Target gene expression knockdown by siRNA enables scientists to understand the complexity of gene pathways and their cellular phenotypes, like apoptosis, insulin signaling, cellular differentiation, and cytokinesis. siRNA screens will also eventually aid in the development of effective treatments for many diseases such as autoimmune discrepancies, viral infections, cancer, Huntington’s disease, and degenerative conditions. siRNA could silence the particular genes responsible for harmful proteins or diseases, like in cancer. However, siRNA is vulnerable to nuclease degradation, and like mentioned before, can cause unintended off-target effects if administered. Research has looked into the usage of nanocarriers as delivery systems for siRNA cancer therapy to bypass these barriers. Undoubtedly, laboratory use of siRNA for therapeutic uses through the RNAi pathway is gaining traction in clinical fields (https://pubmed.ncbi.nlm.nih.gov/31369717/).
siRNA Mechanism of Action
siRNAs can be introduced into cell lines either through transfection or electroporation. After entry into the host cell, siRNA molecules enter the RNA-induced silencing complex (RISC). Using the antisense strand of the siRNA as the guide strand, RISC recognizes and degrades the target mRNA that is complimentary to the siRNA, inhibiting its translation. Assays such as qRT-PCR, RNA-Seq, or Western Blots are later performed to quantify RNAi activity of the siRNA. Positive and negative controls are also transfected so any observed RNAi results can be properly summarized.
siRNA Efficacy
The success of RNAi depends on the delivery of the siRNA (siRNA transfection) to the correct location for maximum expected response. Precision of delivery to the desired tissue is extremely difficult to accomplish and is the main source of RNAi therapeutic failure. Often, apparent gene expression down regulation is accompanied by off-target effects that can be cytotoxic and lethal.

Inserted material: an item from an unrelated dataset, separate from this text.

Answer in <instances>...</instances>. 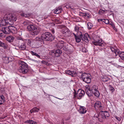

Scientists are able to bypass some problems of antiviral response with the use of small siRNA created by special cleavage of dsRNA. Researchers can create siRNA from long dsRNA by exposing small hairpin RNAs or long dsRNA sequences to Dicer, which is an RNase III family endoribonuclease enzyme. Dicer cuts dsRNA into smaller siRNA segments, leaving a two-base overhang on each 3′ end. Appropriately designed and synthesized synthetic siRNA mimics do not produce any significant antiviral response, are potent gene silencers, and exhibit remarkable specificity to the target mRNA.
RNAi response induced by synthetic siRNAs has prompted many organizations to manufacture optimized transfection kits and pre-designed siRNAs to aid researchers. Often, 3-5 siRNAs for every target gene must be tested to find a potent siRNA sequence. Pooling siRNAs is also an effective strategy, but unfortunately it also induces substantial off-target effects.